_List of tasks_.
1. Answer these about the post on numeric literal syntax:
(a) Besides D, which language does the quoted writer say uses underscores for this purpose?
(b) What does Ben Finney consider more important than precedents from other programming languages?
(c) According to the quoted writer, what does the first line, a = 125 125 125, look too much like?
2. Pick up the post on numeric literal syntax where it leaves off and keep writing it.

Text segment Block Start

Numeric literal syntax

Ben Finney bignose+hates-spam at benfinney.id.au
Mon Sep 1 23:51:16 EDT 2008


bearophileHUGS at lycos.com writes:

> Ben Finney:
> > I don't see any good reason (other than your familiarity with the
> > D language) to use underscores for this purpose, and much more
> > reason (readability, consistency, fewer arbitrary differences in
> > syntax, perhaps simpler implementation) to use whitespace just as
> > with string literals.
> 
> It's not just my familiarity, Ada language too uses underscore for
> that purpose, I think, so there's a precedent, and Ada is a language
> designed to always minimize programming errors, simple code mistakes
> too.

I would argue that the precedent, already within Python, for using a
space to separate pieces of a string literal, is more important than
precedents from other programming languages.

> Consider:
> 
> a = 125 125 125
> 
> a = 125, 125, 125
> 
> a = 125_125_125
> 
> For me the gestalt of the first line looks too much like the second
> one, that is three separated things

This is no more the case than for literal strings:

a = "spam" "eggs" "ham"

Text segment Block End
The data Block Start

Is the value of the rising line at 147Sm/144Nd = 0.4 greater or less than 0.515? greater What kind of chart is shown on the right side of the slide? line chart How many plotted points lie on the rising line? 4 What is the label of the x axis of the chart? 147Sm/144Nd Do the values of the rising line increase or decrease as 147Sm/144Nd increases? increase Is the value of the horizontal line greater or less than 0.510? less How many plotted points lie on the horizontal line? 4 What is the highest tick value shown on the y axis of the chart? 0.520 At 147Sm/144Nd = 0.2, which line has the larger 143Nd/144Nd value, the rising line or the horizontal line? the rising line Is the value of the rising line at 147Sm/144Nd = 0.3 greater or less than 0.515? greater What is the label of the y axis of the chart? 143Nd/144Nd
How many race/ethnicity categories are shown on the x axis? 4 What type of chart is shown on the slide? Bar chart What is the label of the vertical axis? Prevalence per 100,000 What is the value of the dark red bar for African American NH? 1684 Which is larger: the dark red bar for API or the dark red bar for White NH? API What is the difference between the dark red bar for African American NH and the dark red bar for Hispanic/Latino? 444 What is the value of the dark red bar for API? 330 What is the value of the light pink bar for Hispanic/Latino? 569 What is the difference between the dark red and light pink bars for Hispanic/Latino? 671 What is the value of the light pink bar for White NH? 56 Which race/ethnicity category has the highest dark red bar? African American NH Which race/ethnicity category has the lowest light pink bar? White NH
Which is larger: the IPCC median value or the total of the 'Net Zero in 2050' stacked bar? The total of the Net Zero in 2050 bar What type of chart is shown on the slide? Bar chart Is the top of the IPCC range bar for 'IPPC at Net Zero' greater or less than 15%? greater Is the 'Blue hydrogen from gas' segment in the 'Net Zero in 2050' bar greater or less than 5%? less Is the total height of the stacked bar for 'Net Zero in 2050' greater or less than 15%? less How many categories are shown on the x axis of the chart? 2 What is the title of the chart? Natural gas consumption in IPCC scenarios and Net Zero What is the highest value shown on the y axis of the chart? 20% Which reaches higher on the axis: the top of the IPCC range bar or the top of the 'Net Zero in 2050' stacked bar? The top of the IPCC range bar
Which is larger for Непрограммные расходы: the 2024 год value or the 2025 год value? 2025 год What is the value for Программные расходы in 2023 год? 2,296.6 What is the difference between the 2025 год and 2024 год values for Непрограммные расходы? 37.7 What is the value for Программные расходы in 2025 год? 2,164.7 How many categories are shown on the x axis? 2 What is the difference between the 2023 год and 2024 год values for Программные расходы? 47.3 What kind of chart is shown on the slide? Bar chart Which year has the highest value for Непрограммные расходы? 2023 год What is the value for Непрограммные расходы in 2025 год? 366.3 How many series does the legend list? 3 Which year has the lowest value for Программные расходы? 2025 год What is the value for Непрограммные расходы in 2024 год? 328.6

The data Block End

_Task-by-task results_.
1.
(a) Ada.
(b) The precedent already within Python for using a space to separate pieces of a string literal.
(c) The second line, a = 125, 125, 125, that is, three separated things.

2.
a = "spam", "eggs", "ham"

Yet this is already a valid way in Python to specify, respectively, a
single literal string and a literal tuple of strings.

> While in the third case the _ helps glue the parts, creating a
> single gestalt to my eyes.

To my eyes, it's needlessly hard to read, and looks too similar to an
identifier, not a literal. On the other hand, the spaces version is
easy to see as analogous to the same syntax rules that already exist
for strings.

> Note that it's not just a matter of font and familiarity, it's also a
> matter of brains. Your brain may be different from mine, so it may be
> possible that what's better for you isn't better for me. So in such
> situation a popular voting may be the only way to choose. But for me
> having spaces to split number literals in parts is _worse_ than not
> having any way at all to split them. So I'm strong opposed to your
> suggestion, so I may not even propose the PEP if lot of people agrees
> with your tastes.

Thanks for making your position clear.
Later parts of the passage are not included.